Tools for Checking the Counter-(un)ambiguity of Regexes

In Java, we have implemented a program that can provide a static analysis over regexes to determine whether a regex is counter-(un)ambiguous, where counter-(un)ambiguity is defined in here.

We packaged this program as a light-weight Java library, which requires Java's OpenJDK with version >= 17. The library can be download here.

Configuration

This library requires a Java OpenJDK with version >= 17.

To use the library with the command line shown on this webpage, the java binary needs to be added to the source path.
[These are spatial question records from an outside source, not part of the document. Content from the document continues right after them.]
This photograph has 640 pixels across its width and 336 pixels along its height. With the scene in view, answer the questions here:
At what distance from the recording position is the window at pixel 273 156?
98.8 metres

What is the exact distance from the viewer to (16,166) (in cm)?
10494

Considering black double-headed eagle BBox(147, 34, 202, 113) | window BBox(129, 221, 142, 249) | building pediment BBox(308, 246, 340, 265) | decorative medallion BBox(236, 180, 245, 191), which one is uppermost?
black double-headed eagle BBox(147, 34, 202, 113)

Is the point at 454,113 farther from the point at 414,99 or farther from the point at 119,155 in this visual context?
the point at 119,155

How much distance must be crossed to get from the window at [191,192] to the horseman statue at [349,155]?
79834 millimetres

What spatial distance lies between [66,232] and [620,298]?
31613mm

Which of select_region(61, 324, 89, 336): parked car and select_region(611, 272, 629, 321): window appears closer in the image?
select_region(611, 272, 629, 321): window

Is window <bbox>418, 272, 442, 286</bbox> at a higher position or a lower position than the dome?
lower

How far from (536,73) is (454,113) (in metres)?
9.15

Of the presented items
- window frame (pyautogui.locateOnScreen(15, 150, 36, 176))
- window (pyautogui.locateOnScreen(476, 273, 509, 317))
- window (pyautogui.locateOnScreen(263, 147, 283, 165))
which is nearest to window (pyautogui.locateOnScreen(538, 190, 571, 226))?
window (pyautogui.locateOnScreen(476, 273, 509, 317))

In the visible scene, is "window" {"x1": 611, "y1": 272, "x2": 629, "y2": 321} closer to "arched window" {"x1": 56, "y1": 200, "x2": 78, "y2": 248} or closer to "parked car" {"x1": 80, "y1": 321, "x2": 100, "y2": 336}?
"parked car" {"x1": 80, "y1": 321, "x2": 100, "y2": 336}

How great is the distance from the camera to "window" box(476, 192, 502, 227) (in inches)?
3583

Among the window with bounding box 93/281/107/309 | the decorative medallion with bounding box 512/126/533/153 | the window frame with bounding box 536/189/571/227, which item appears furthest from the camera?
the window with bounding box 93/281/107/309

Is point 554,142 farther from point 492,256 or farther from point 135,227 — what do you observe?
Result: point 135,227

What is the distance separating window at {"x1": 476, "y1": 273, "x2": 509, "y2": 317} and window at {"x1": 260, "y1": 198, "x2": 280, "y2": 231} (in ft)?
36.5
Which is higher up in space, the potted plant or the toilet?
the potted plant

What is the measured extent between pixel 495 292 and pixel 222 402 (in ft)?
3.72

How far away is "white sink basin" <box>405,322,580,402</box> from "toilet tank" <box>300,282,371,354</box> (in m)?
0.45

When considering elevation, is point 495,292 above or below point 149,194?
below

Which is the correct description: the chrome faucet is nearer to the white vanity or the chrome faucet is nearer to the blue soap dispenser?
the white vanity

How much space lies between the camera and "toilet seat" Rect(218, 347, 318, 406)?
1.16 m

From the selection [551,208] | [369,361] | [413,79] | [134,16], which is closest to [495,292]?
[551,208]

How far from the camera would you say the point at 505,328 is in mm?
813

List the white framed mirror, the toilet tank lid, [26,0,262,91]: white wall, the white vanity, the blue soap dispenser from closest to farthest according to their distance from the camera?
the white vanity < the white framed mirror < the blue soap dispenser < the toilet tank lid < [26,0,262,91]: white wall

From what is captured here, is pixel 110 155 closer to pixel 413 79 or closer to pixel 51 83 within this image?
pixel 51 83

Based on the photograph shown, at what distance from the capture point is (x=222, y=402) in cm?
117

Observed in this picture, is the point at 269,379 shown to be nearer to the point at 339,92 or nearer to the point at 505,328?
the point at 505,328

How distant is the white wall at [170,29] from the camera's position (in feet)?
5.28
Type java --version on the command line to check whether the binary is added. Below is the example output if the configuration is correct.


              openjdk 17.0.2 2022-01-18
              OpenJDK Runtime Environment (build 17.0.2+8-86)
              OpenJDK 64-Bit Server VM (build 17.0.2+8-86, mixed mode, sharing)
            
Usage of the Java Library

Below shows the usage of our Java library (checker.jar):


              java -jar checker.jar --cambiguity {regex}
              java -jar checker.jar --cambiguity --witness {regex}
              java -jar checker.jar --nca {regex}
            

Here, {regex} is the regular expression used as the input for static analysis. Our Java library supports regexes with a Posix-style syntax.

Usage 1.

First of all, java -jar checker.jar --cambiguity {regex} checks the counter-ambiguity of the regular expression.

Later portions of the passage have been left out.